Build, refine, and deploy reward models that encode safe, interpretable, and effective driving behaviours.
Integrate reward models with diverse data sources: real-world trajectories, simulation, and synthetic datasets.
Conduct ablations, hyperparameter explorations, and controlled studies to analyse how reward structures, data composition, and training dynamics affect policy performance.
Diagnose failure modes, investigate emergent behaviours, and iterate on reward objectives to improve reliability.
Work closely with RL scientists to translate research ideas into scalable engineering solutions.
Partner with evaluation teams to integrate reward and RL models into offline/online testing suites and simulation frameworks.
Establish best practices around code quality, reproducibility, and deployment readiness.
Build internal tools and visualisations that enable faster debugging, deeper insights, and more efficient iteration across the RL and reward modeling stack.
This role is ideal for someone who enjoys building systems and running fast, grounded experiments. Someone who is motivated by delivering real impact on the behaviour of embodied AI systems in the real world.
Must-haves
Experience applying reinforcement learning techniques, including offline RL, reward modeling, RLHF-style approaches, or similar
Proficiency in Python and modern ML frameworks (e.g., PyTorch, JAX, Ray, or equivalent)
Experience building ML pipelines or large-scale training workflows in production or research environments
Strong understanding of simulation environments and/or real-world behavioural data
Ability to design and run experiments, analyse results, and turn insights into actionable improvements
Strong problem-solving skills and the ability to work effectively in cross-functional teams
Nice-to-haves
Experience contributing to research (e.g., publications at NeurIPS, ICLR, CoRL, CVPR)
Understanding of self-driving technologies, sensor data, or real-time decision-making algorithms
Experience with distributed training systems and cloud compute environments (Azure, AWS, GCP)
Exposure to large-scale simulation, embodied AI, or robotics systems
What we offer you
Attractive compensation with salary and equity
Immersion in a team of world-class researchers, engineers and entrepreneurs
A unique position to shape the future of autonomy and tackle the biggest challenge of our time
Bespoke learning and development opportunities
Relocation support with visa sponsorship
Flexible working hours - we trust you to do your job well, at times that suit you and your time
Benefits such as an onsite chef, workplace nursery scheme, private health insurance, therapy, daily yoga, onsite bar, large social budgets, unlimited L&D requests, enhanced parental leave, and more!
This is a full-time role based in our office in Vancouver.
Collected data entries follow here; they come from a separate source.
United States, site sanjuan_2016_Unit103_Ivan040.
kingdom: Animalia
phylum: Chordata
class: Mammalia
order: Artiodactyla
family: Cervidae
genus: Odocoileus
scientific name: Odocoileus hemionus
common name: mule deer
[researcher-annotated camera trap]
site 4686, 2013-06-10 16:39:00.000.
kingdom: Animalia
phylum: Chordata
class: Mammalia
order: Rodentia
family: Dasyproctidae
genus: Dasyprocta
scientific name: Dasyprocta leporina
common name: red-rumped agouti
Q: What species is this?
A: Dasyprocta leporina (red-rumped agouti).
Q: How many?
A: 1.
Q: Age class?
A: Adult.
At Wayve we want the best of all worlds so we operate a hybrid working policy that combines time together in our offices and workshops to fuel innovation, culture, relationships and learning, and time spent working from home.
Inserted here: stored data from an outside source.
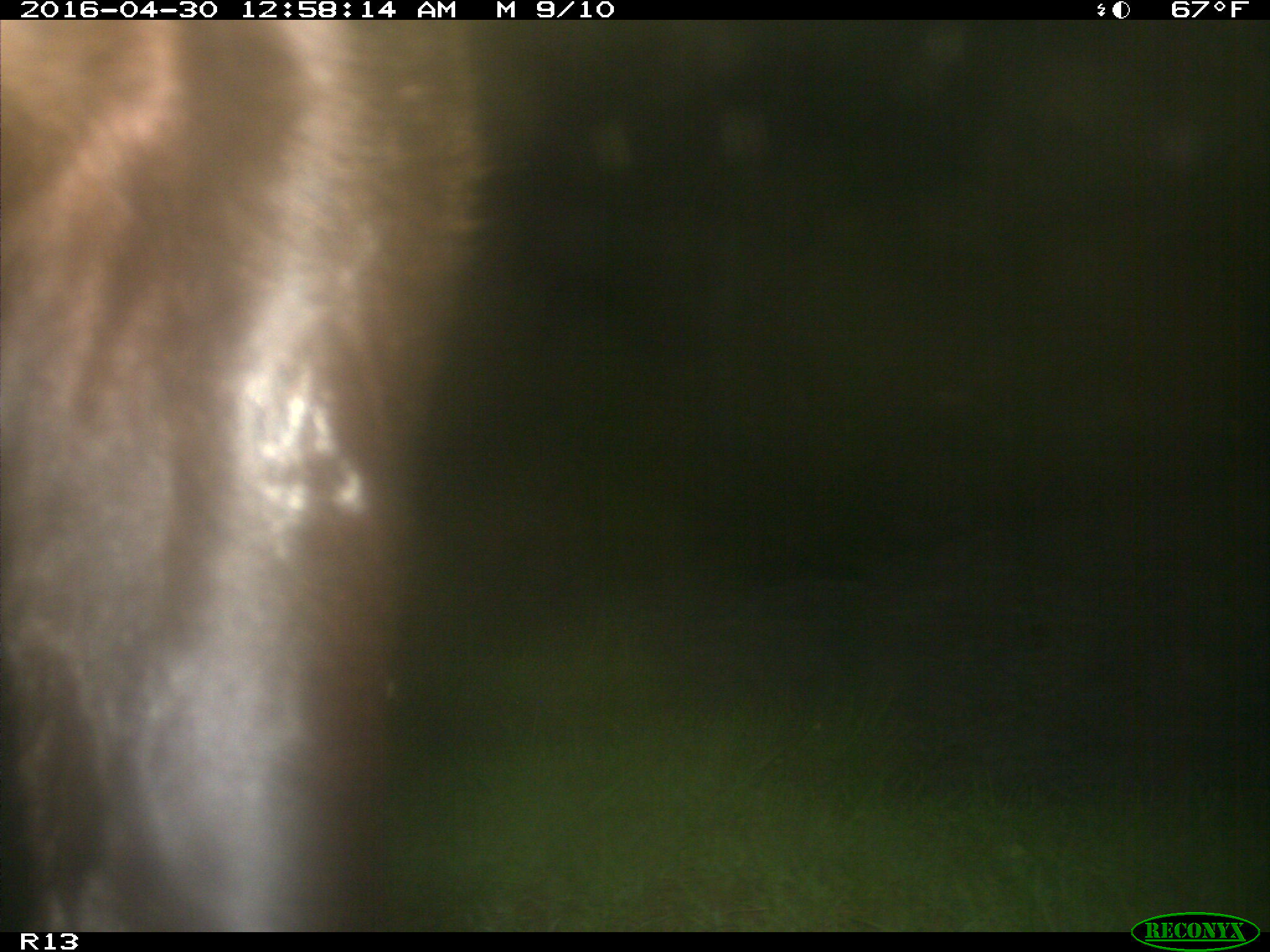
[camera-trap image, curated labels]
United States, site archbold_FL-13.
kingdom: Animalia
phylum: Chordata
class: Mammalia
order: Artiodactyla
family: Bovidae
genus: Bos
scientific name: Bos taurus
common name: domestic cow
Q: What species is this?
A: Bos taurus (domestic cow).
We understand that everyone has a unique set of skills and experiences and that not everyone will meet all of the requirements listed above. If you’re passionate about self-driving cars and think you have what it takes to make a positive impact on the world, we encourage you to apply.
For more information visit Careers at Wayve.
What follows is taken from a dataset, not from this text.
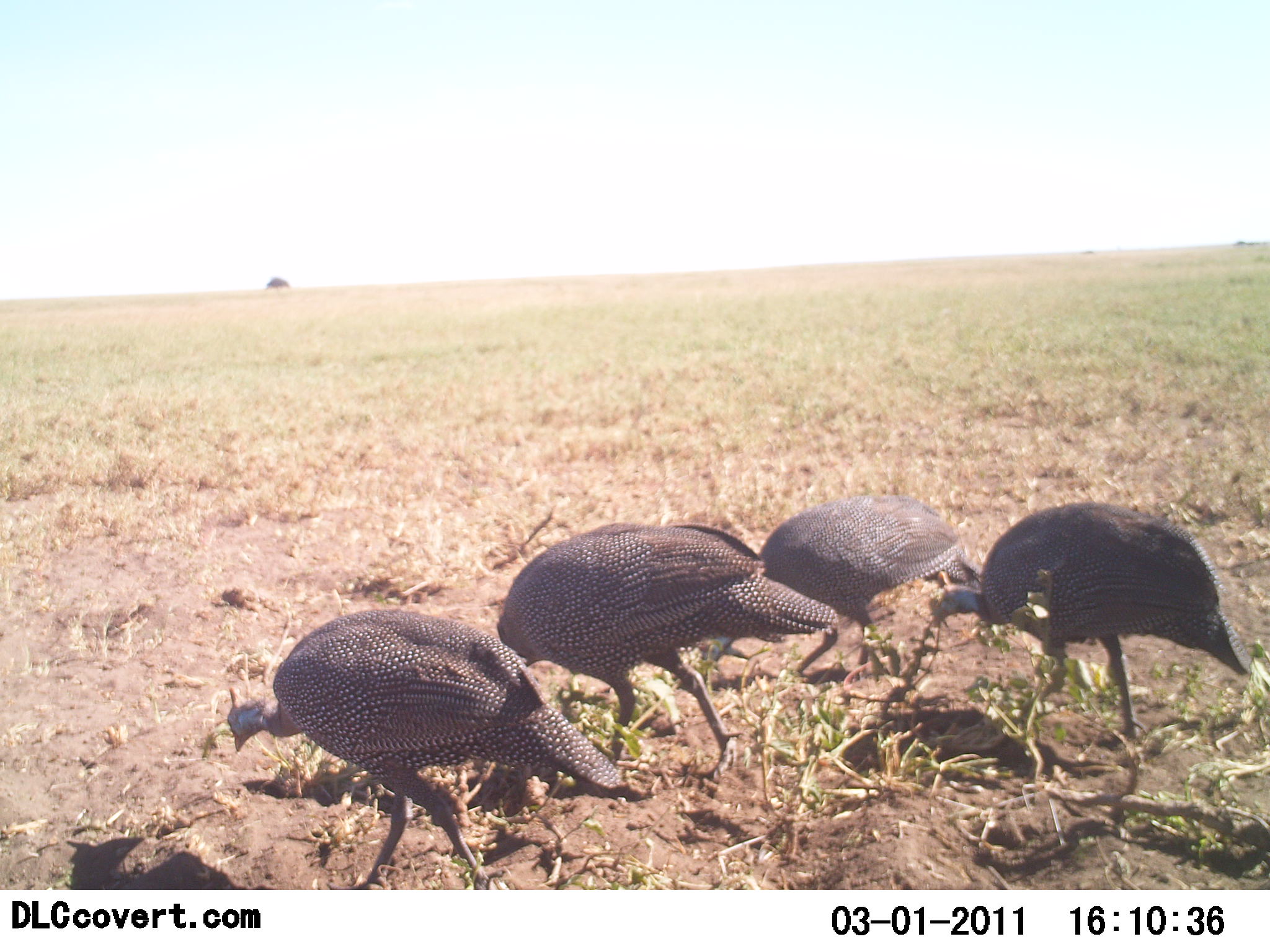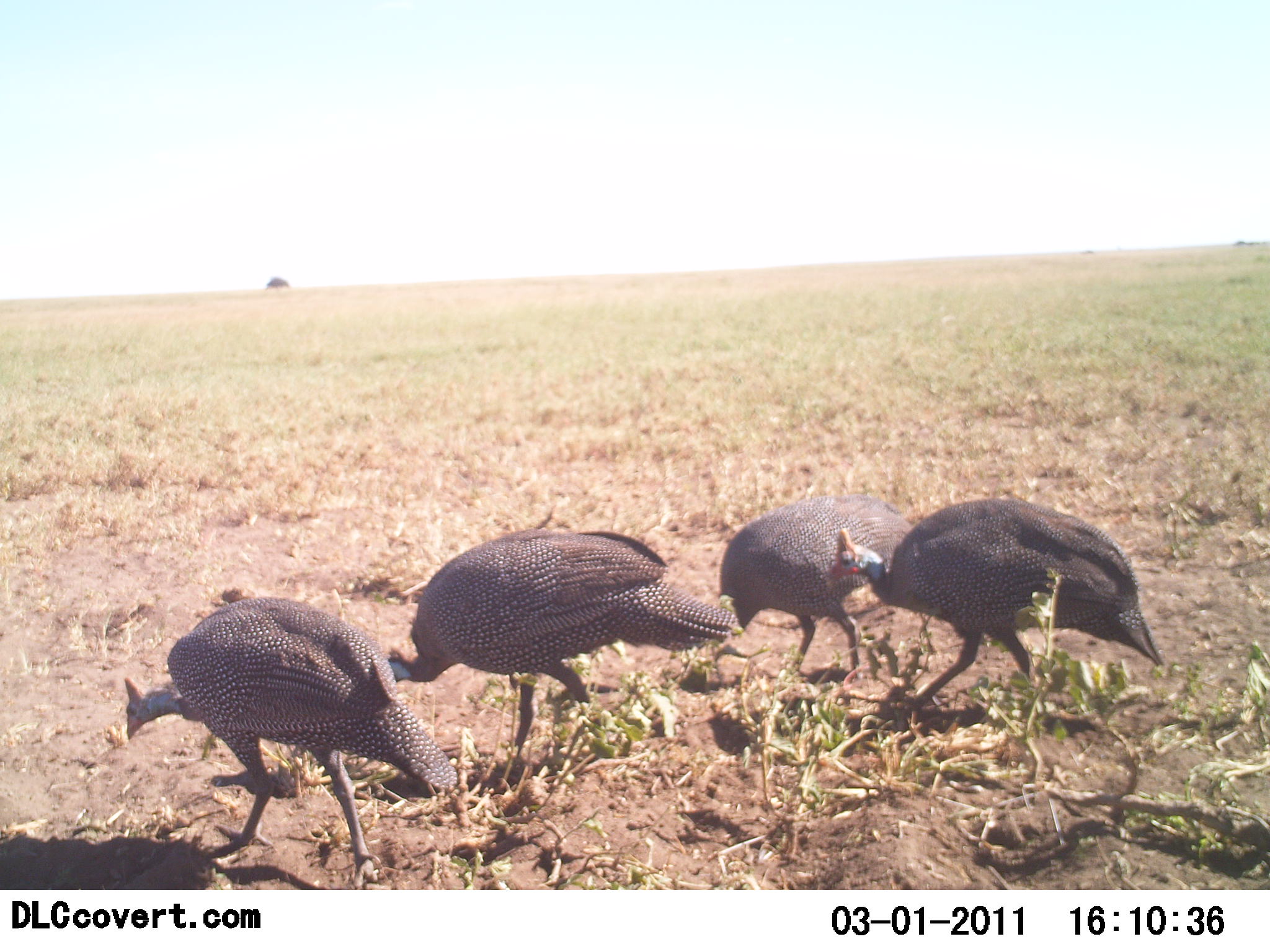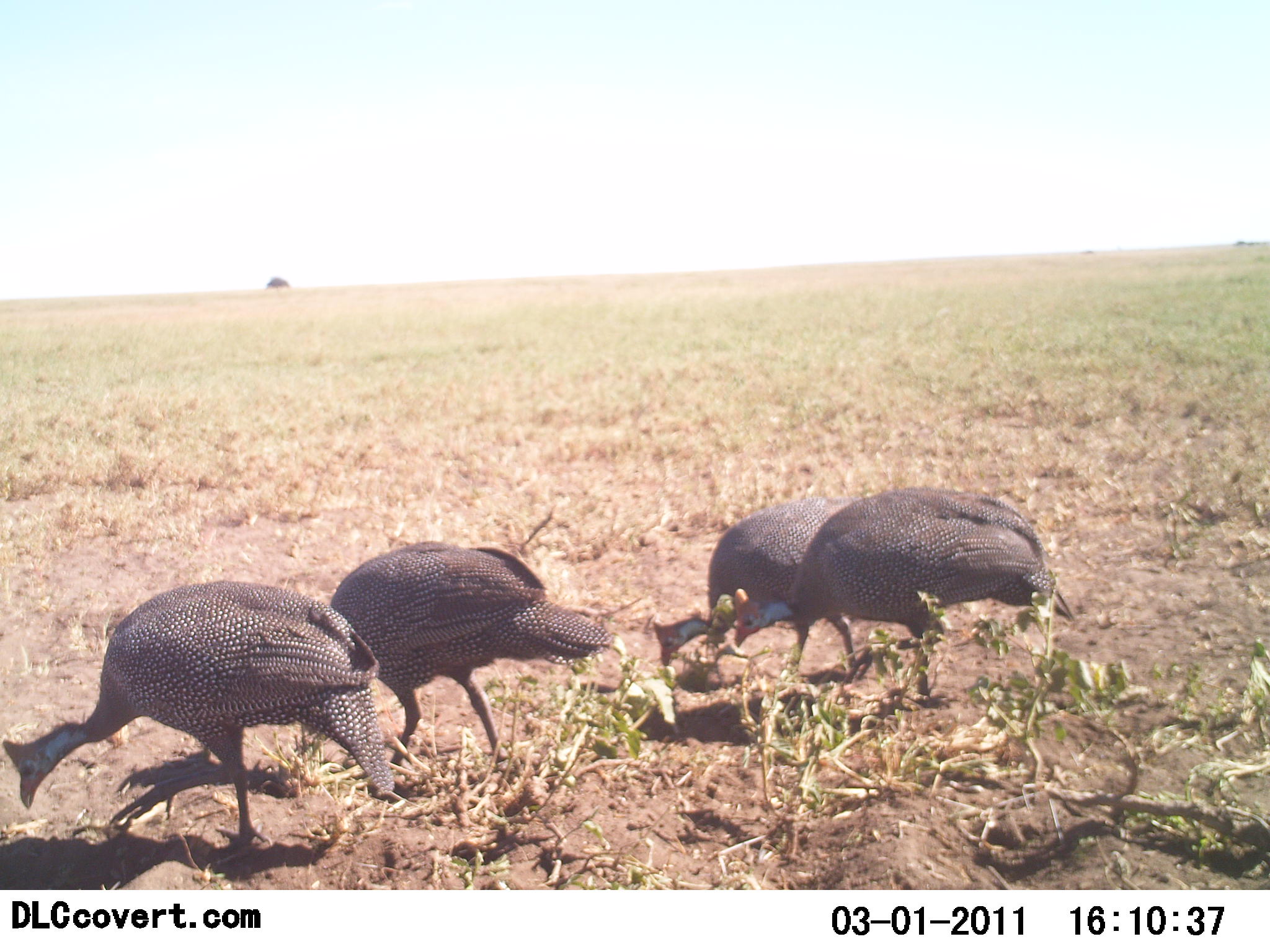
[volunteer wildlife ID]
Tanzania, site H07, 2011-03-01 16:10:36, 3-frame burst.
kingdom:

To learn more about what drives us, visit Values at Wayve
DISCLAIMER: We will not ask about marriage or pregnancy, care responsibilities or disabilities in any of our job adverts or interviews. However, we do look to capture information about care responsibilities, and disabilities among other diversity information as part of an optional DEI Monitoring form to help us identify areas of improvement in our hiring process and ensure that the process is inclusive and non-discriminatory.